SOLUTION? Slow down the Evercool. Get either an "Alpha and Omega Computer Fan Speed Controller w/ Fan Alarm" or an "Evercool DC Fan Speed Controller SCB-A ". The first one (which I am using) is cool because it has a built-in warning siren that let's you know if the fan that it's connected to has failed. The second one is cool because it mounts to a spare PCI slot so that you can adjust speed without opening the case. These items are great for adjusting airflow to protect your CPU on a hot day.

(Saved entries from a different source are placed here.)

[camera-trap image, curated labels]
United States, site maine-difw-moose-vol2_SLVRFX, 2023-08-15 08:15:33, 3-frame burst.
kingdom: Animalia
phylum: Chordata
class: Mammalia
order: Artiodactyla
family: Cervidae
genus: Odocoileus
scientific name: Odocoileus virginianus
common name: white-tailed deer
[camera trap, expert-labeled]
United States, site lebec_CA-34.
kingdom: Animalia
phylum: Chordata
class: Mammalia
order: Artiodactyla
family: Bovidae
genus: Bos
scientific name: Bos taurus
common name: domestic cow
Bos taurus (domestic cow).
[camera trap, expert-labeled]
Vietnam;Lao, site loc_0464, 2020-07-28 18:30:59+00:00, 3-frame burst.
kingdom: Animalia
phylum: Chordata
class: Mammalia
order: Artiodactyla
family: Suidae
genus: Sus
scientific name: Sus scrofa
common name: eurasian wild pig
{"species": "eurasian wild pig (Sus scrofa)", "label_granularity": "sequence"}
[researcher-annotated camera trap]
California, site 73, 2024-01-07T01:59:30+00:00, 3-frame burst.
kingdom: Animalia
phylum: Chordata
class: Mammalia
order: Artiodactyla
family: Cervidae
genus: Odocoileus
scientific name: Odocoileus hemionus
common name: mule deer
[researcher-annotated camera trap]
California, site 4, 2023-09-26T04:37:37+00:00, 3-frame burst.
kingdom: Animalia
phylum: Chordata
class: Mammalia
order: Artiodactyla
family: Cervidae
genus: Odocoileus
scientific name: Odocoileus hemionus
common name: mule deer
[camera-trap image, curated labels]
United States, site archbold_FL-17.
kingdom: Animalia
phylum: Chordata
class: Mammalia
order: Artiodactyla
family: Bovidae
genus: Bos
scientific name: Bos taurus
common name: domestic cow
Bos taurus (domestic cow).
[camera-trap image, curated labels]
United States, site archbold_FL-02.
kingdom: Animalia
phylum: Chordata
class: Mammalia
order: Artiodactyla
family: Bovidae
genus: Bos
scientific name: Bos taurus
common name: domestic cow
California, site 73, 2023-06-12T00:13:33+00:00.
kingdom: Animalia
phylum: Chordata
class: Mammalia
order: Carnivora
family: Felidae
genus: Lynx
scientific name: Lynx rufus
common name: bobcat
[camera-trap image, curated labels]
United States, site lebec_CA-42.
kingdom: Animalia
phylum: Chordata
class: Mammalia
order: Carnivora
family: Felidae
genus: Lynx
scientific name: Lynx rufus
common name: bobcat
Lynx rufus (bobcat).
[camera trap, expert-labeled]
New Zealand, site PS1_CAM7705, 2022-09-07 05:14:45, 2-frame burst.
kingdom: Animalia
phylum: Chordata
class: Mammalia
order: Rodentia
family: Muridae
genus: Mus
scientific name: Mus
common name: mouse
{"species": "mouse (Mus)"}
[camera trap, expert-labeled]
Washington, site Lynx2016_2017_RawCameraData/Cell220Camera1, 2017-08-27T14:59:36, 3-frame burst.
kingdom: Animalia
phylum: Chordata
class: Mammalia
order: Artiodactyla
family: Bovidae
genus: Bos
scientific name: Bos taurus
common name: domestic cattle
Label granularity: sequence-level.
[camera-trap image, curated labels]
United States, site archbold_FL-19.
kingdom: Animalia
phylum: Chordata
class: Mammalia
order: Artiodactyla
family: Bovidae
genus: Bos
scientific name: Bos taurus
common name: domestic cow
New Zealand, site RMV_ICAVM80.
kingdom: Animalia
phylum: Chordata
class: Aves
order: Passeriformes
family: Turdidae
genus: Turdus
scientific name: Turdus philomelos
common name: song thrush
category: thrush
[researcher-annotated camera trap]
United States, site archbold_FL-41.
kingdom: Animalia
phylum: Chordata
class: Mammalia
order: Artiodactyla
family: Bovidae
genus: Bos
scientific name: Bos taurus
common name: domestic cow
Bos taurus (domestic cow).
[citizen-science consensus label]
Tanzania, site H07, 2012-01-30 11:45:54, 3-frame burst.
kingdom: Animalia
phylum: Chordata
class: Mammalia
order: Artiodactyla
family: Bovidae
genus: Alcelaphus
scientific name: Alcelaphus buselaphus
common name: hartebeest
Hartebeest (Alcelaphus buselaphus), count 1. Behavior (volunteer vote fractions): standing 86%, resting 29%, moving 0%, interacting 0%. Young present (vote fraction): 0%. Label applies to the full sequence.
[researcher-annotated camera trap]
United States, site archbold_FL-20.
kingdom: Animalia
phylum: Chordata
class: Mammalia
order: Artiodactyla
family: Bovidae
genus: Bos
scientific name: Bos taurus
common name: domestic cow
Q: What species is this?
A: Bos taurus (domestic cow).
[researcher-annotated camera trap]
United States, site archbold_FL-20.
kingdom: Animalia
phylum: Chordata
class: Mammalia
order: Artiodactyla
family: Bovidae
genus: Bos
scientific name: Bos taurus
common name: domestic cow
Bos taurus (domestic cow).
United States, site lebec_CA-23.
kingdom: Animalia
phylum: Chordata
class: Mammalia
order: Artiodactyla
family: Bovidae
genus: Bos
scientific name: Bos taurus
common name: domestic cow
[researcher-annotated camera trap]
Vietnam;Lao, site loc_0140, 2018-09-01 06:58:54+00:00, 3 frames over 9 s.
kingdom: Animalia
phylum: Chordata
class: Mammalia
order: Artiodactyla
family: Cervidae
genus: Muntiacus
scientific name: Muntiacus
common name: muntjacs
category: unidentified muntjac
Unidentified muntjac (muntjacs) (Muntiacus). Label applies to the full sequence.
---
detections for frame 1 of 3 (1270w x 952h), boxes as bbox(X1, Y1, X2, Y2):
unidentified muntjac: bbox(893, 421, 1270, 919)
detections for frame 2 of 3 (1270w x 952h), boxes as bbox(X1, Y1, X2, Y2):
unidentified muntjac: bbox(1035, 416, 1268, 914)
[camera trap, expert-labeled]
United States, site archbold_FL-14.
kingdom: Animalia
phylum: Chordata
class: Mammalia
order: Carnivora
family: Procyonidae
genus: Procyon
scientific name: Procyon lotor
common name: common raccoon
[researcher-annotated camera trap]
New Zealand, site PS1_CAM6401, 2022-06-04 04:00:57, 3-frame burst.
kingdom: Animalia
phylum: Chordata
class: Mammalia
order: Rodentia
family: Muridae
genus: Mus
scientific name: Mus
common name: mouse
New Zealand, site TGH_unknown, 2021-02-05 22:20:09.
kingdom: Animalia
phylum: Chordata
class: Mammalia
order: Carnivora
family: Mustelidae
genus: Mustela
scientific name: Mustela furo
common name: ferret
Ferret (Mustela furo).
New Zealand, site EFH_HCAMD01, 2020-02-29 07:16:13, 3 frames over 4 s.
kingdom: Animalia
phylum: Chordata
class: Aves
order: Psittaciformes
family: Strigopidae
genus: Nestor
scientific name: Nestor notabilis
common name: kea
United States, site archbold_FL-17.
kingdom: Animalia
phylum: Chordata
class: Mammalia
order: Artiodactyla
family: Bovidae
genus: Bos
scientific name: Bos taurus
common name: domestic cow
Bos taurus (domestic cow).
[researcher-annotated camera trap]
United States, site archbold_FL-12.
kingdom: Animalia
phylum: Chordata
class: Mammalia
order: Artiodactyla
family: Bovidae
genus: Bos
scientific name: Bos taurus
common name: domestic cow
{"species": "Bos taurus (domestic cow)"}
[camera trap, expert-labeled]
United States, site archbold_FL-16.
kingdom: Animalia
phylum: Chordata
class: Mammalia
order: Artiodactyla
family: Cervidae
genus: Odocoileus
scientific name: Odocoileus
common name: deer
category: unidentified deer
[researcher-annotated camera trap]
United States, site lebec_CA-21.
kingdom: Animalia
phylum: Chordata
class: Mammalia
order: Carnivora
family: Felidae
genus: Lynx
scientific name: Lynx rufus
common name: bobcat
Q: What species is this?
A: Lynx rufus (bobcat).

Isn't that big Evercool fan sweet? The red stuff behind the fan is an adhesive film I used to cover the holes in the case. Maybe they're for some kind of brilliant turbulence or back-pressure (?), but I think all they do is give the air a place to go that isn't out of the case. I'm not one to second guess Jonathan Ive, but I find that my case temp is a few decimal points lower with the holes covered.


The 120mm fan mounts to the bracket with 4 screws, and the bracket mounts to the case with 2 screws. You can take the fan bracket on & off without removing any other components. Lining the lip of the bracket with felt and filling the gaps around the fan with foam will cut noise too.

I also used some extra foam in front of the power supply to hopefully suck up a little noise and to give air a more direct flow from the CPU intake to the power supply / 120mm fan exhaust. *Make sure it doesn't get in the way of the case latch.* The other foam I put above that noisy IBM hard-drive (leave some room above the drive for airflow if you do this).


Finally, I found a backlit version of the temp monitor LCD! This is *REALLY* hard to find, but the same as the CompuNurse to install. It's way better than keeping a flashlight around to read the temp.


Next: A couple of nice quiet Seagate Baracuda V series 80Gb Hard Drives (very quiet), some Dynamat or Akasa Pax Mate for noise insulation, and maybe some Vantec noise dampening kits for the powersupply and the 120mm fan mounts. If I go insane I might buy a replacement G4 power supply and swap out the stock fans in it with some better quieter ones.

Good luck - hope this info helps somebody. Keep on Moddin'!